La relation entre les jeunes et le monde du travail peut être explorée à partir de différentes perspectives, car il s’agit d’un entrelacement très complexe qui présente des éléments de nature économique, sociale, culturelle, philosophique … et pédagogique aussi : et c’est justement la ligne de réflexion qu’on a choisie. On va développer l’exposé sur deux plans : le plan de l’analyse des valeurs du travail qui, aujourd’hui, semblent se proposer en objectifs de formation, et le plan de la réflexion sur quelques dynamismes éducatifs pour apprécier la valeur formative du travail, en partant de l’âge tendre.

La question des valeurs professionnelles qui se dessinent dans le scénario culturel contemporain, lue en termes pédagogiques nous mène à nous demander si dans ce début du XXIᵉ siècle il existe, et sous quel aspect, une sorte de paideia professionnelle. Malgré toutes les difficultés qu’on rencontre en parcourant les traits d’une culture dont tout le monde reconnaît la complexité et la liquidité, cette paideia met en évidence un paradoxe pédagogique, puisqu’elle essaie de maintenir unis fonctionnalisme et individualisme. La culture contemporaine tend à  donner pour fin de la formation les « exigences » du monde du travail, au point que très souvent les choix des jeunes (à partir de leurs propres études) penchent pour se plier à des critères de type fonctionnel, qui répondent à la question : « qu’est-ce qui est le plus utile » pour une bonne insertion professionnelle et un bon travail. D’un autre côté, si on se demande quelles sont les « valeurs professionnelles » les plus représentatives, parmi celles qu’on propose le plus comme des réponses aux attentes personnelles face au travail, des motivations tendent à émerger, de type pragmatique (d’ordre économique) ou de gratification personnelle (d’ordre individuel). Il semble que le sens du travail va s’éloigner de la fonction sociale du travail, de sa contribution à la construction de  la cité des hommes, à la réalisation d’un  bien commun allant au-delà de l’horizon exigu de la gratification subjective des individus. Et même des recherches menées récemment confirment cette double tendance.

Le paradoxe pédagogique est présent dans l’effet combiné de ces deux tendances qui rend très difficile d’éduquer les personnes à la valeur du travail conçu préalablement comme un lieu d’expression de la personne, de ce qu’elle peut « donner» grâce à ce qu’elle est (contre la tendance fonctionnaliste), mais aussi comme le lieu de construction d’un bien qui dépasse les désirs subjectifs de chacun, limités souvent à des horizons matériels ou à des gratifications émotives. Dans ce temps de crise et de difficultés il faudrait donc inverser la tendance de cette paideia professionnelle, en prenant en compte la valeur humanisante du  travail. Ce sont les termes mêmes proposés par l’encyclique Laborem exercens, selon laquelle, à travers le travail, l’homme est appelé non seulement à se procurer son pain quotidien, mais aussi à « contribuer  au progrès continu des sciences et de la technique et surtout à l’incessante élévation culturelle et morale de la société où il vit en communauté avec ses frères. »

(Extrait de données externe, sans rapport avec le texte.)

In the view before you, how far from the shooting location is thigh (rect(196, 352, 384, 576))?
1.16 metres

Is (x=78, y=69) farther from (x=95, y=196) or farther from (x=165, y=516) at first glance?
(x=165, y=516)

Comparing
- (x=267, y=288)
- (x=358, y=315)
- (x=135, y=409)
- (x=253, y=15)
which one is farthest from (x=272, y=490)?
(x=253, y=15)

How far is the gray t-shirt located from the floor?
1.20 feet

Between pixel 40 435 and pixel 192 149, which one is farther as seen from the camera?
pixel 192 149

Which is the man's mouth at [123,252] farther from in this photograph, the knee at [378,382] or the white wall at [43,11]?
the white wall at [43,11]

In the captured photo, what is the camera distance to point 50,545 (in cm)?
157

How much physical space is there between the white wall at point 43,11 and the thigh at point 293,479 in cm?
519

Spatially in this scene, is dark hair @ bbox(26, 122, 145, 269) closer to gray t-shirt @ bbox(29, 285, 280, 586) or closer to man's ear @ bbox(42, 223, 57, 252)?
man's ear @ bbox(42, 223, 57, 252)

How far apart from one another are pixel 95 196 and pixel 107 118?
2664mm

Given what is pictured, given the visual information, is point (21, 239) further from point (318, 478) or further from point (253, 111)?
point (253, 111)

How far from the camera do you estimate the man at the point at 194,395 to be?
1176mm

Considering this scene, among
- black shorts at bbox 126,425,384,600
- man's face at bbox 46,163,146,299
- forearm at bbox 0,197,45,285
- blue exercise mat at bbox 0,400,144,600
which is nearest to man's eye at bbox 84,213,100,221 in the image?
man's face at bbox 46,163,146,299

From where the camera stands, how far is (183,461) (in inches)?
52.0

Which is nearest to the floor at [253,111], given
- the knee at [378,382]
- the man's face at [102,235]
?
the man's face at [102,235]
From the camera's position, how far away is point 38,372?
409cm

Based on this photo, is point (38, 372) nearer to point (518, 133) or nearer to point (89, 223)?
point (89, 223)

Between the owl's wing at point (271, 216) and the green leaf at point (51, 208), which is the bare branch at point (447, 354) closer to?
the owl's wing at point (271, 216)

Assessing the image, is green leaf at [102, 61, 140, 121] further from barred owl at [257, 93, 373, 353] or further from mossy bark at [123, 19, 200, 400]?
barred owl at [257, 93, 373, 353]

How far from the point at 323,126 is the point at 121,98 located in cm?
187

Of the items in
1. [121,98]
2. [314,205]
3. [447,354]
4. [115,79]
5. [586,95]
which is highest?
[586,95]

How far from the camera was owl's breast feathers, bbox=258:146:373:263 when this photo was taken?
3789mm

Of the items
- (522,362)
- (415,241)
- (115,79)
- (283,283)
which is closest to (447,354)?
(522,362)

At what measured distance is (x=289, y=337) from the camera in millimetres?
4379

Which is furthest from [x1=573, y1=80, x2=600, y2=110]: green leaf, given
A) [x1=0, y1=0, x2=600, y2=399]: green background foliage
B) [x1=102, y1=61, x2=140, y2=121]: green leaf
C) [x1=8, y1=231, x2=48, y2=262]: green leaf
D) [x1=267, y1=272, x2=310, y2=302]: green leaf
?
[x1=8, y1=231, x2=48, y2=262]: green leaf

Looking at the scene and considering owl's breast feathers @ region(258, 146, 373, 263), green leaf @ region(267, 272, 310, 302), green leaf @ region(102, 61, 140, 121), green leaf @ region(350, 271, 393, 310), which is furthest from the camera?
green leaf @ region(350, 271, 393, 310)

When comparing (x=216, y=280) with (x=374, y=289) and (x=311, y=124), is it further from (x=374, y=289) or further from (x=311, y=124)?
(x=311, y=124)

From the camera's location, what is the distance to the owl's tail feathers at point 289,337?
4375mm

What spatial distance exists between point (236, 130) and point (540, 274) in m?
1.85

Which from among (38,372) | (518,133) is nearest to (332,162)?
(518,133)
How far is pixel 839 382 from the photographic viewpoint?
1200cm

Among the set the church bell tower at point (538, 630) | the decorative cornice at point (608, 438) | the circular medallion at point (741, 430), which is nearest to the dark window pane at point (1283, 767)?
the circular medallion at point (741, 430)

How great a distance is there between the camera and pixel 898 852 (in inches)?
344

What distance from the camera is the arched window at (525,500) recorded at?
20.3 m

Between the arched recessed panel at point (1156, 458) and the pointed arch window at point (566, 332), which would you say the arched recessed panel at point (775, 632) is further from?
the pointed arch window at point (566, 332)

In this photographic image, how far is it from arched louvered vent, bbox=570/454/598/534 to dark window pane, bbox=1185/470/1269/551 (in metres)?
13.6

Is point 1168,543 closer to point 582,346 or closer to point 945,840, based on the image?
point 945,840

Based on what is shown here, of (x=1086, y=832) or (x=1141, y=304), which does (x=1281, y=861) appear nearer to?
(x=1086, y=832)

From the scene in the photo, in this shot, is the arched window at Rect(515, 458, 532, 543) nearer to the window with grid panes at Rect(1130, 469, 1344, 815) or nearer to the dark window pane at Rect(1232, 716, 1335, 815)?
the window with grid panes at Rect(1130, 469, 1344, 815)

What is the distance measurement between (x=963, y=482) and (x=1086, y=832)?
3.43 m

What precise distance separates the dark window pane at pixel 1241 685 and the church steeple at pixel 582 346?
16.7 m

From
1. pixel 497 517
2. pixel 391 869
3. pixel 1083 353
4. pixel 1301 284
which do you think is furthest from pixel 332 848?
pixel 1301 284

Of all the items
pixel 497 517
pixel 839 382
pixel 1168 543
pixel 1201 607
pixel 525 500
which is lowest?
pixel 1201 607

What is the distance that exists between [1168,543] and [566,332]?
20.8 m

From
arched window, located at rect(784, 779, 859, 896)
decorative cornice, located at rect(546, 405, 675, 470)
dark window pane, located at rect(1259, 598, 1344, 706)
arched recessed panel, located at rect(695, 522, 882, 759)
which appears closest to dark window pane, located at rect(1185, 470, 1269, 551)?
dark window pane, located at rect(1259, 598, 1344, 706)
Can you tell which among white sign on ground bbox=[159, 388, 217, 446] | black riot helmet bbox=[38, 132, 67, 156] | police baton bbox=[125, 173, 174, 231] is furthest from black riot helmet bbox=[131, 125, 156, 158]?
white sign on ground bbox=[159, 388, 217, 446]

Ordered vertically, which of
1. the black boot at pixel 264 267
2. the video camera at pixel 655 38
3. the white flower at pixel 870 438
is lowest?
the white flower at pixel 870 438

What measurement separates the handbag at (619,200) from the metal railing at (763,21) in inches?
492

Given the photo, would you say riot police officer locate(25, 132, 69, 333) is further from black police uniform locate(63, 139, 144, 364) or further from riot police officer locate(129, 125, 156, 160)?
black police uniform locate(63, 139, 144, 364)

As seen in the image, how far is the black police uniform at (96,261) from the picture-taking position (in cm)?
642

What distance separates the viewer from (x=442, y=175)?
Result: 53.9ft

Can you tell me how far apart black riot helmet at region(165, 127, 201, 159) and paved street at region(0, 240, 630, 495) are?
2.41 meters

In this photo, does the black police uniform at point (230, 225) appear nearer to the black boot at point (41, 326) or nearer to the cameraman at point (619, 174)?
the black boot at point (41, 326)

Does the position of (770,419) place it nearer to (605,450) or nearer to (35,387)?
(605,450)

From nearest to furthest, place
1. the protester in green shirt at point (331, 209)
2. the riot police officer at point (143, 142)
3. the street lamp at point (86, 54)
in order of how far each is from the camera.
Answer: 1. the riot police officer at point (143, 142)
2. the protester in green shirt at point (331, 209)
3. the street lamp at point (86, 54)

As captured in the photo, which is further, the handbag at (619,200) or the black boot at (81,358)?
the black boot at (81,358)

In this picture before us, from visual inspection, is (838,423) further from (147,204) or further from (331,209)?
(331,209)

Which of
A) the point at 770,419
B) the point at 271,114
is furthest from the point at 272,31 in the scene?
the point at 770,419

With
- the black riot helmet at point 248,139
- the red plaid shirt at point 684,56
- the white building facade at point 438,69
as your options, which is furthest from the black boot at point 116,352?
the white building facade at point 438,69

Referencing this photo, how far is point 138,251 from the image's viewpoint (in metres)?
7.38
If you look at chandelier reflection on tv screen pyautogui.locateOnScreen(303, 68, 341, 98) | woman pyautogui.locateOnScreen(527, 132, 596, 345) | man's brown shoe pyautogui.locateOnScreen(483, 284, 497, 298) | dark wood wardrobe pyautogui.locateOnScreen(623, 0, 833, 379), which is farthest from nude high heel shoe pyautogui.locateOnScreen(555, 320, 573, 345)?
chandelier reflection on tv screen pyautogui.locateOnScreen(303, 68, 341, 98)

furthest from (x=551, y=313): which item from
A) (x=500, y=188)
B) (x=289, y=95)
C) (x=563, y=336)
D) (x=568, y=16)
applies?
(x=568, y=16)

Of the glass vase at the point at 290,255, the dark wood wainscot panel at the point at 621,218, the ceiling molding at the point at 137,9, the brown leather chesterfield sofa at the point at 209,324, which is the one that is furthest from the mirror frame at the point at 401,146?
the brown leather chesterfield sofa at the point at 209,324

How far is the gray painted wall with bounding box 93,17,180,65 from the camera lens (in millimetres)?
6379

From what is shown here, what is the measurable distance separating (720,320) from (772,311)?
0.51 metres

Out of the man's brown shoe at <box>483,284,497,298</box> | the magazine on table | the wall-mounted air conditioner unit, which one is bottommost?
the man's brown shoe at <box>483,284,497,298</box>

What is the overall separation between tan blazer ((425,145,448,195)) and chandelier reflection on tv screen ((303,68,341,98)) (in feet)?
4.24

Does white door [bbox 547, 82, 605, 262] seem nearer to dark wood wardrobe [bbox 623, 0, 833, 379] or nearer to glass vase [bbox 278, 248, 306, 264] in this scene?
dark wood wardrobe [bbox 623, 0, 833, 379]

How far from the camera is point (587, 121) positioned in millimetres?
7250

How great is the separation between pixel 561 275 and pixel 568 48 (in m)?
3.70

Sur le plan des stratégies éducatives et formatives, on pourrait beaucoup dire sur la nécessité de marquer le contraste avec la tendance fonctionnaliste de la formation de caractère académique, qui pourtant se pose de quelque façon en continuité avec une vision utilitariste des études, qui mûrit souvent déjà au collège ou au lycée.

En outre, il nous semble important de disposer d’avance de contextes de formation visant à valoriser précocement la valeur éducative et formative du travail, à partir de l’âge tendre. Ce serait important d’élaborer des stratégies articulées de «découverte professionnelle», dans lesquelles les enfants pourraient en faire l’expérience eux-mêmes dans des contextes professionnels différents, en mettant à l’épreuve soit des compétences apprises à l’école, soit surtout leur propre sensibilité, leur capacité de s’insérer dans ces contextes et d’y être actifs avec profit et – pourquoi pas – avec plaisir et avec joie.

Bien sûr il ne serait pas possible de faire expérimenter toutes les situations de travail que chacun pourrait rencontrer tout au long de sa vie, mais il est nécessaire aussi de ne pas se limiter à une connaissance du travail comme une sorte de réalité virtuelle dont on s’approche par des tests d’aptitude. Ces tests devraient prédire les modalités suivant lesquelles chacun pourrait s’insérer dans des contextes de travail différents ; mais, à notre avis, un parcours pédagogique serait bien plus prometteur selon lequel les jeunes se mesurent avec la réalité et à la suite de ces expériences, engagent un travail de réflexion, guidés par les enseignants, éventuellement aussi avec l’aide de professionnels spécialistes de l’orientation.